Primary Outcome Measures:
- Standard uptake value as measured by 3'-deoxy-3'-[18F] fluorothymidine (FLT)-PET/CT scans [ Designated as safety issue: No ]
- Objective response [ Designated as safety issue: No ]
Secondary Outcome Measures:
- Plasma VEGF and HIF1-α levels [ Designated as safety issue: No ]
- Toxicity [ Designated as safety issue: Yes ]
- Pharmacokinetic parameters [ Designated as safety issue: No ]
OBJECTIVES:
Primary
- Determine the pharmacodynamic change using functional imaging (3'-deoxy-3'-[18F] fluorothymidine [FLT]-PET/CT scans) in patients with unresectable or metastatic clear cell renal cell carcinoma or other advanced solid malignancies treated with two different schedules of sunitinib malate.

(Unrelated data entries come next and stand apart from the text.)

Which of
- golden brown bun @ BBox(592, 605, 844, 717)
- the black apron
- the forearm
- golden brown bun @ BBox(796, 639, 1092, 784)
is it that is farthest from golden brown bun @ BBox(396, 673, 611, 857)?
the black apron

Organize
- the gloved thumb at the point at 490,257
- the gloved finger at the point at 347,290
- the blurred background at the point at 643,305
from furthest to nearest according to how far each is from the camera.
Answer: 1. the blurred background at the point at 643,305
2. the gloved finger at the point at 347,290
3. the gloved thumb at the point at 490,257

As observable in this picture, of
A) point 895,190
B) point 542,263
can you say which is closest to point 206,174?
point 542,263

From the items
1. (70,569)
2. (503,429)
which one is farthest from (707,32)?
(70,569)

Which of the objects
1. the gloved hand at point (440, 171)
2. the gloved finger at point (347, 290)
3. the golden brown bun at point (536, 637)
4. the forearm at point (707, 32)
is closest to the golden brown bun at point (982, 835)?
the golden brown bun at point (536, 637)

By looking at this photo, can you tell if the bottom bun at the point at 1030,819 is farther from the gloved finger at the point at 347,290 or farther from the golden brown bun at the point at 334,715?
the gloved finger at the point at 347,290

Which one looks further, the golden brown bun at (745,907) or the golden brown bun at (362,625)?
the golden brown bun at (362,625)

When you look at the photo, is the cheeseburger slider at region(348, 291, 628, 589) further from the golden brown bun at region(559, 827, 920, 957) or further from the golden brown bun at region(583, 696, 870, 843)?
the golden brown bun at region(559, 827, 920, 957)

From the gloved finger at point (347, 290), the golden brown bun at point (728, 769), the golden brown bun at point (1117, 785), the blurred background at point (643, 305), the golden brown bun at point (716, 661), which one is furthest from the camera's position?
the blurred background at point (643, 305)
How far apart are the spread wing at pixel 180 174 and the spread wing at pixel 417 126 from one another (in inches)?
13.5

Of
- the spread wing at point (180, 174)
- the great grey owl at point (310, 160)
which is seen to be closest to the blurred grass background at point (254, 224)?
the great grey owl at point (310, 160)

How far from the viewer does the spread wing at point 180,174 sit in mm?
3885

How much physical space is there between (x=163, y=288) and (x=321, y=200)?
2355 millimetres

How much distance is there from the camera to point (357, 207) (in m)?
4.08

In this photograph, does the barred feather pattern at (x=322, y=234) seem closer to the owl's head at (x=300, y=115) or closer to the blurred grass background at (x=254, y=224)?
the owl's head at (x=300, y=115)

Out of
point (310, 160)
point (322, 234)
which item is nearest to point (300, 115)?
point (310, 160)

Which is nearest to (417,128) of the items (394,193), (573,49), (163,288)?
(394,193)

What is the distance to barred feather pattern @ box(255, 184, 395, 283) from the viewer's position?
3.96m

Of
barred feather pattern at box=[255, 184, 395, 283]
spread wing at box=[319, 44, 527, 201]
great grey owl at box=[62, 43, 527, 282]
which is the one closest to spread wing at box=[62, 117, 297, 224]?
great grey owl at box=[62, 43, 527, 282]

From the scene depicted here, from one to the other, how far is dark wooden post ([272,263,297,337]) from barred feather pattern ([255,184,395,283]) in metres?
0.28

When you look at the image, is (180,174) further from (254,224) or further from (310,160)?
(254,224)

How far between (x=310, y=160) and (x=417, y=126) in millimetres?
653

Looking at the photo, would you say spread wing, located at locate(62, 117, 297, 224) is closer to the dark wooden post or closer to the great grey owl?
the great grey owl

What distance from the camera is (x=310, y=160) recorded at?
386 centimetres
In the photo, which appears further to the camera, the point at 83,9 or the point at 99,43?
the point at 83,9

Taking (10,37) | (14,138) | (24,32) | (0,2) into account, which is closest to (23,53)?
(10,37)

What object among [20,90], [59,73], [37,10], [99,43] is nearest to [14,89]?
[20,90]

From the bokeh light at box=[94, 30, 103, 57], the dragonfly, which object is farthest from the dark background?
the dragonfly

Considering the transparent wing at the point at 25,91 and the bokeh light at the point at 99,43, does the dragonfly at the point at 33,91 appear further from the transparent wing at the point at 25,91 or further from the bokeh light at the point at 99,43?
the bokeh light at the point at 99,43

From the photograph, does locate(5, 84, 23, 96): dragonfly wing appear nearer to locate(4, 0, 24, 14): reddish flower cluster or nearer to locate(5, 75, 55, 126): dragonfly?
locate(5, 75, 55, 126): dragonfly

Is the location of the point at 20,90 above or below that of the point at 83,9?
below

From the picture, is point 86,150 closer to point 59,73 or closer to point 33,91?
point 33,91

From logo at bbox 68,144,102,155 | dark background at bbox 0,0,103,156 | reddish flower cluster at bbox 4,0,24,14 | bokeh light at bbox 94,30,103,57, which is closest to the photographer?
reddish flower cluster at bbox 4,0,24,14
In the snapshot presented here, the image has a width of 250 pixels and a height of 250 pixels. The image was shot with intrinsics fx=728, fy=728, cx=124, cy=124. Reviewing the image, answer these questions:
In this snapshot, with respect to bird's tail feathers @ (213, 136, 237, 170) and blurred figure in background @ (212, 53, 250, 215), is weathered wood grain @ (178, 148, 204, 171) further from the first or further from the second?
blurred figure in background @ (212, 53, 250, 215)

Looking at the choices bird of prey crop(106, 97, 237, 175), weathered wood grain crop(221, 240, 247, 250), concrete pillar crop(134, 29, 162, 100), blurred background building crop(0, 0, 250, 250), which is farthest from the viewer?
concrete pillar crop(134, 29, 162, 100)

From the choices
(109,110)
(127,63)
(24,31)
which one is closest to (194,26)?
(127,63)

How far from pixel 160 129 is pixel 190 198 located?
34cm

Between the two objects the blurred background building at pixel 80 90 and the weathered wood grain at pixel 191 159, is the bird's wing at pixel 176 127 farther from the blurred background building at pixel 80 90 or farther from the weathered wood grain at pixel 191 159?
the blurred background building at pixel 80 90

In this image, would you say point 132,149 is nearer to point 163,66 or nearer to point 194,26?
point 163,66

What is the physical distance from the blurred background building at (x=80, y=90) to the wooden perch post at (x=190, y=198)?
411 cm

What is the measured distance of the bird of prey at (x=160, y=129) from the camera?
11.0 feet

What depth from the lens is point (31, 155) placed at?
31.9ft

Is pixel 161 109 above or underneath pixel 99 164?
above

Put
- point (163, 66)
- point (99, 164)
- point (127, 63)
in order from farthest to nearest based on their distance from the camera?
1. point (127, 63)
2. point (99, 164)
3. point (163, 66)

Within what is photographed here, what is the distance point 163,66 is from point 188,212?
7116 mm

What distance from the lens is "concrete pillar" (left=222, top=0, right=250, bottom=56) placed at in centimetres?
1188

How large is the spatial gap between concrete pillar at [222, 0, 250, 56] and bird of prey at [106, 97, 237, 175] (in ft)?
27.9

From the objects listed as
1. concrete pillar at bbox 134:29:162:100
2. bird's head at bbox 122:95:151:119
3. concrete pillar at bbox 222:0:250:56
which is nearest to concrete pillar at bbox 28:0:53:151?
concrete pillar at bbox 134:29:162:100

- Evaluate the objective response in patients treated with this drug.
Secondary
- Measure the change in plasma VEGF levels and plasma HIF1-α levels as a potential mechanism for VEGFR tyrosine kinase inhibitor (TKI) failure and rapid tumor growth following VEGFR TKI withdrawal in these patients.
- Correlate pharmacokinetics of this drug with response, unexpected toxicity, VEGF levels, HIF1-α levels, and FLT-PET/CT scan changes.
OUTLINE: This is an open-label, nonrandomized study. Patients are stratified according to diagnosis (renal cell carcinoma vs other solid malignancy). Patients are assigned to 1 of 2 different treatment schedules of sunitinib malate.
- Schedule A: Patients receive oral sunitinib malate once daily in weeks 1-4. Treatment repeats every 6 weeks in the absence of disease progression or unacceptable toxicity.
- Schedule B: Patients receive oral sunitinib malate once daily in weeks 1, 2, 4, and 5. Treatment repeats every 6 weeks in the absence of disease progression or unacceptable toxicity.
Blood is collected for pharmacokinetic studies periodically during course 1 and on day 1 of each subsequent course. Samples are analyzed for VEGF and HIF1-α by enzyme-linked immunosorbent assay. Patients also undergo functional imaging by 3'-deoxy-3'-[18F] fluorothymidine (FLT)-PET/CT scans to measure tumor proliferation in correlation with plasma VEGF levels and HIF1-α levels.